## Exercise goal
Can you retype all of the material below word for word, keeping every line the same?

[Dataset records]

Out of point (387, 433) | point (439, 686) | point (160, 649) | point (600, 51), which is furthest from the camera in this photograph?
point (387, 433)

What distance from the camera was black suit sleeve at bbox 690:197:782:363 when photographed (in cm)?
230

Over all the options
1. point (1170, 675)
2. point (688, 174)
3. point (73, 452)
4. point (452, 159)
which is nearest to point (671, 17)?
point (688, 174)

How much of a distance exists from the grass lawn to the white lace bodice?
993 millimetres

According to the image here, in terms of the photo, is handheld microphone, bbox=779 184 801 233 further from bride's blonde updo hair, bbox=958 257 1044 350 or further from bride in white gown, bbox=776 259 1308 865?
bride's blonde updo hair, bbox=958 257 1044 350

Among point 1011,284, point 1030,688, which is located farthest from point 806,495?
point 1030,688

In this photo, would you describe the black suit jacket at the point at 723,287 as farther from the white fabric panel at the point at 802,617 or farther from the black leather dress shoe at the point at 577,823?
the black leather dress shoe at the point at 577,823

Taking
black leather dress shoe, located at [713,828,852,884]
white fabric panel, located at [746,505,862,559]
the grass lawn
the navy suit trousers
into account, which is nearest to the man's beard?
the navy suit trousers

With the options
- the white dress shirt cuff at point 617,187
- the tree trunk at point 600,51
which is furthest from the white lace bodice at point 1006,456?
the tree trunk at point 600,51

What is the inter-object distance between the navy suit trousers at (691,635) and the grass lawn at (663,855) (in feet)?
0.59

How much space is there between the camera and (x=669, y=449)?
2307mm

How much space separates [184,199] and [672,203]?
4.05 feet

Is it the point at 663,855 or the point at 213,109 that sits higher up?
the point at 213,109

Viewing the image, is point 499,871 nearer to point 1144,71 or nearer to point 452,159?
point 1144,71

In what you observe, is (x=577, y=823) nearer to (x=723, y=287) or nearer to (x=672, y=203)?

## Complete response
Out of point (387, 433) | point (439, 686) | point (160, 649) | point (600, 51), which is furthest from the camera in this photograph?
point (387, 433)

What distance from the camera was black suit sleeve at bbox 690:197:782:363 when photographed (in cm)?
230

Over all the options
1. point (1170, 675)
2. point (688, 174)
3. point (73, 452)
4. point (452, 159)
which is nearest to point (671, 17)?
point (688, 174)

How much of a distance exists from the grass lawn to the white lace bodice?
993 millimetres

According to the image here, in terms of the photo, is handheld microphone, bbox=779 184 801 233 further from bride's blonde updo hair, bbox=958 257 1044 350 or further from bride in white gown, bbox=776 259 1308 865?
bride's blonde updo hair, bbox=958 257 1044 350

Among point 1011,284, point 1030,688, which is located farthest from point 806,495?
point 1030,688

In this photo, would you describe the black suit jacket at the point at 723,287 as farther from the white fabric panel at the point at 802,617 or farther from the black leather dress shoe at the point at 577,823?
the black leather dress shoe at the point at 577,823

Taking
black leather dress shoe, located at [713,828,852,884]
white fabric panel, located at [746,505,862,559]
the grass lawn
the navy suit trousers
into account, which is nearest to the man's beard?
the navy suit trousers

With the options
- the white dress shirt cuff at point 617,187
- the tree trunk at point 600,51
which is furthest from the white lace bodice at point 1006,456?
the tree trunk at point 600,51

What is the inter-object distance between the navy suit trousers at (691,635) and the grass lawn at (663,855) (in feet)?
0.59

How much space is there between the camera and (x=669, y=449)?
2307mm

How much space separates [184,199] and [672,203]?
4.05 feet

Is it the point at 663,855 or the point at 213,109 that sits higher up?
the point at 213,109

Viewing the image, is point 499,871 nearer to point 1144,71 or nearer to point 452,159?
point 1144,71

In what you observe, is (x=577, y=823) nearer to (x=723, y=287) or nearer to (x=672, y=203)?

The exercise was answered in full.